**Aim of the task**
Render the material from the line containing "How far apart" through the end as a two-column CSV with the headers input and output. Give one row for each input and the answer after it, each in a single quoted field with line breaks replaced by spaces.

**Material for this task**
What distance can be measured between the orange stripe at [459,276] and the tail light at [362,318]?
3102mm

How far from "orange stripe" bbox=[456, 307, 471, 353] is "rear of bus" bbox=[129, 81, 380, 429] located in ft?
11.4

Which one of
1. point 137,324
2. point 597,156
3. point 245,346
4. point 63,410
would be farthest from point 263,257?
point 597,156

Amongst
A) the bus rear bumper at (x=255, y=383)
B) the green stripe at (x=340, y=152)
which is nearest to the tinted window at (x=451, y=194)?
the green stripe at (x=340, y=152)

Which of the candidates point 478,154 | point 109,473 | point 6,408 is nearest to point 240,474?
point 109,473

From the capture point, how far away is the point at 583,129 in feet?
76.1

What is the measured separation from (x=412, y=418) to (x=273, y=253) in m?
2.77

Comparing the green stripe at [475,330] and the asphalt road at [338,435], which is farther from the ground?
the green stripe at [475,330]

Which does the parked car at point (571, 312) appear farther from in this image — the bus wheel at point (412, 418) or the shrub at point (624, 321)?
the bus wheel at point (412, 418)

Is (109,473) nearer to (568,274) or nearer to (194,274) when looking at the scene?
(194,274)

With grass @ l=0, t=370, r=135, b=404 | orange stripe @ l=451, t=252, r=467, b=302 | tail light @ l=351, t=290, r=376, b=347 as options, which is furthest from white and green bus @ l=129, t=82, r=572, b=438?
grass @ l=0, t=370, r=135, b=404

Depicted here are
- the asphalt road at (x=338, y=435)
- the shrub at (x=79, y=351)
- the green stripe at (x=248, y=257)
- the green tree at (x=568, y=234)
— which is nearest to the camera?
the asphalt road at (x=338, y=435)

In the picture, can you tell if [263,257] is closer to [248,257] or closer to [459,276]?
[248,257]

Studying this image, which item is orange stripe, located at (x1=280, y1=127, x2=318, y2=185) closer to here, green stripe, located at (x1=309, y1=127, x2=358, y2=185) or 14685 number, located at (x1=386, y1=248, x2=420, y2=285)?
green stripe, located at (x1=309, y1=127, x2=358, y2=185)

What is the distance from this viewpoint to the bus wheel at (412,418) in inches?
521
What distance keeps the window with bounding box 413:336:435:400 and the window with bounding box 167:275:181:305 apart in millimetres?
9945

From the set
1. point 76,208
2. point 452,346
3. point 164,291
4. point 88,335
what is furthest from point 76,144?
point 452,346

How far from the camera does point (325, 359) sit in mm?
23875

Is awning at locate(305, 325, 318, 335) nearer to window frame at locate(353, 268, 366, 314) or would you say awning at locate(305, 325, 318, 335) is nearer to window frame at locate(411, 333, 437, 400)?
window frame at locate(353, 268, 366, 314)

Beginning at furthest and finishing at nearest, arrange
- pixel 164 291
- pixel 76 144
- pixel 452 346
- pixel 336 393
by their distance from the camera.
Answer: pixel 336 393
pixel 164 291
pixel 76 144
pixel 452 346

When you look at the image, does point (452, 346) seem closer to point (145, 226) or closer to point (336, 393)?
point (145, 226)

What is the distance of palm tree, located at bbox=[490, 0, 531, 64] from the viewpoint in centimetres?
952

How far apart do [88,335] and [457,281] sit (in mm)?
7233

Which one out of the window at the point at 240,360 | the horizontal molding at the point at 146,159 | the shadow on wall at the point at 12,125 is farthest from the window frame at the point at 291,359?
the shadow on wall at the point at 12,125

**Response to this task**
input,output
"How far apart do [88,335] and [457,281] sit (in mm)?","7233"
"Which one out of the window at the point at 240,360 | the horizontal molding at the point at 146,159 | the shadow on wall at the point at 12,125 is farthest from the window frame at the point at 291,359?","the shadow on wall at the point at 12,125"